While there are several oral and injectable medications on the market which can be used in the management and treatment of diabetes, a mainstay to sustainable and long-term treatment remains to be dietary and lifestyle modifications. There are many different facets to a diabetic-friendly diet plan, including decreasing carbohydrate intake, decreasing added sugar, and increasing fruits and vegetables (via the American Diabetes Association). Fruits are generally considered very healthy and often recommended, but it is important to note that people with diabetes should avoid certain types of fruit, particularly dried fruit and those with a high glycemic index (via Very Well Health).

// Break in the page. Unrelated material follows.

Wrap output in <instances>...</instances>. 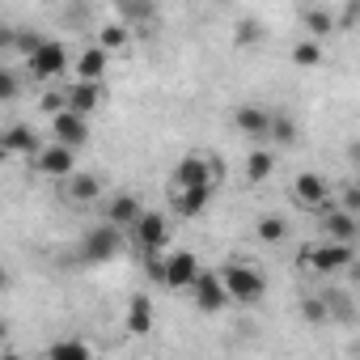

Dried fruits and fruit juices are high in sugar

One tool which can help people with diabetes navigate which foods to eat and which to stay away from is known as the glycemic index (GI). This index is essentially a ranked list of which foods can affect blood glucose levels more than others. Foods with a GI of 55 or below are considered "low-glycemic" and relatively safe, while those above 70 are considered "high-glycemic" foods."

While fruits like strawberries, blackberries, oranges, and grapefruit are typically recommended, fruits like watermelon, dates, overripened bananas, and pineapples are usually advised against (via Very Well Fit). Despite being delicious, dried fruit should also be avoided by people with diabetes. Due to the dehydration process, dried fruit actually contains more carbohydrates (which are converted into sugars in the body) than the fresh whole fruit. Another form to avoid includes fruit juices, which are high in sugar and low in fiber. Typically when eating a whole fruit, the fiber content helps to decrease the effects of the sugar it contains. In juice form however, a significant majority of the fiber is removed and blood glucose levels can spike within minutes.

Managing diabetes is much more intricate than a simple list of foods to eat and foods to avoid. Often times, it’s not as important to cut certain foods out completely as it is to know when and how much to eat. Working with a registered dietician or nutritionist can be instrumental to long-term management of diabetes.